Aside from cost, low-coverage sequencing had several distinct advantages compared to GWAS arrays, particularly more accurate identification of genetic variation across the allele frequency spectrum in underrepresented populations. In the NeuroGAP-Psychosis data, the researchers found that 38 percent of common variants could not be imputed from the 1000 Genomes Phase III data, most likely because of a lack of eastern and southern African diversity in that panel.
Among rare variants, the fact that 4x sequencing detected nearly half of all singletons was especially appealing for disease studies. Previous work in psychiatric genetics has shown that while common variants explain most of the SNP heritability for schizophrenia, for example, exome studies are also revealing partially converging genetic signatures that are informative for severe psychiatric disorders, they said.
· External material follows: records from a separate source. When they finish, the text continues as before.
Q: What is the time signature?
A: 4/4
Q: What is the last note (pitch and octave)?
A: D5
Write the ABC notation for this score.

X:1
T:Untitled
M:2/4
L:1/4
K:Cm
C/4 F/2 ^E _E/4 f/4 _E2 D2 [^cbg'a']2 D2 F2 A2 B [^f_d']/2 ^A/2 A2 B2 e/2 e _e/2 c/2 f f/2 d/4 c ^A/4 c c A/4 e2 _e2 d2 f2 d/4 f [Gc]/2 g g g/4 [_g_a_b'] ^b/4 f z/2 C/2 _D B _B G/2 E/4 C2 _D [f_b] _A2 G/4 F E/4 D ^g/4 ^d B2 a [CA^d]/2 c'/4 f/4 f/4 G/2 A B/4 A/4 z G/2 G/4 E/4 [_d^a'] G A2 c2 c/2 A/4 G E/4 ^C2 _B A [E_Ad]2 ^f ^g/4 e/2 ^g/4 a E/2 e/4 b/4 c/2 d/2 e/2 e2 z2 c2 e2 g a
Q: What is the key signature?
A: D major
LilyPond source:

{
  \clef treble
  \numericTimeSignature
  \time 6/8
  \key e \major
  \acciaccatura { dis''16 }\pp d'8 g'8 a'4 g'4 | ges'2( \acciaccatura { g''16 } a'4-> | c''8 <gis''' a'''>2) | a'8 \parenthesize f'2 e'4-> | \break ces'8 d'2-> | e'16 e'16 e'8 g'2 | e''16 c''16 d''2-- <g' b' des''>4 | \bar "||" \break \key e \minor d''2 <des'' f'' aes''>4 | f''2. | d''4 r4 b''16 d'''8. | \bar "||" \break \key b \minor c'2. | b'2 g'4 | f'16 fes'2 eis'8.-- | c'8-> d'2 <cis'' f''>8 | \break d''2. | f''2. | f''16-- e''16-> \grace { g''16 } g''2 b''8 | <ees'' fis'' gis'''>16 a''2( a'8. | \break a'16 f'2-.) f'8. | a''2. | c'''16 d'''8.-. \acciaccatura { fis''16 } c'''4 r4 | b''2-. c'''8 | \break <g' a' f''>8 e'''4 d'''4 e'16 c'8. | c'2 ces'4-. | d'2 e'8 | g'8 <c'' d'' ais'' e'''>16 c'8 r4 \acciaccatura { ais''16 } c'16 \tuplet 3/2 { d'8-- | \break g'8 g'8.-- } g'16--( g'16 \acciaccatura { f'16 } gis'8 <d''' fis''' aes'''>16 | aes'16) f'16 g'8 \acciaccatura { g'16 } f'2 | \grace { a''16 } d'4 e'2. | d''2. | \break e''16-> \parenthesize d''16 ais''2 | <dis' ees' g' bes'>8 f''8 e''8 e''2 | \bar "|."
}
Sequencing technologies that can bridge the gap between rare and common variants, therefore, will be critical in fully elucidating their genetic architectures by refining causal variants, detecting enriched variation, and identifying rare variants with large effects.
Post-GWAS methodological advances with low-coverage sequencing data can facilitate these analyses, the researchers noted.
"We will be using low-coverage sequencing in major studies underway, including the NeuroGAP-Psychosis study of 40,000 study participants from Ethiopia, Kenya, South Africa, and Uganda, as well as the Populations Underrepresented in Mental illness Association Studies (PUMAS) umbrella project that will include 120,000 sequenced Latin American and African populations," Martin added.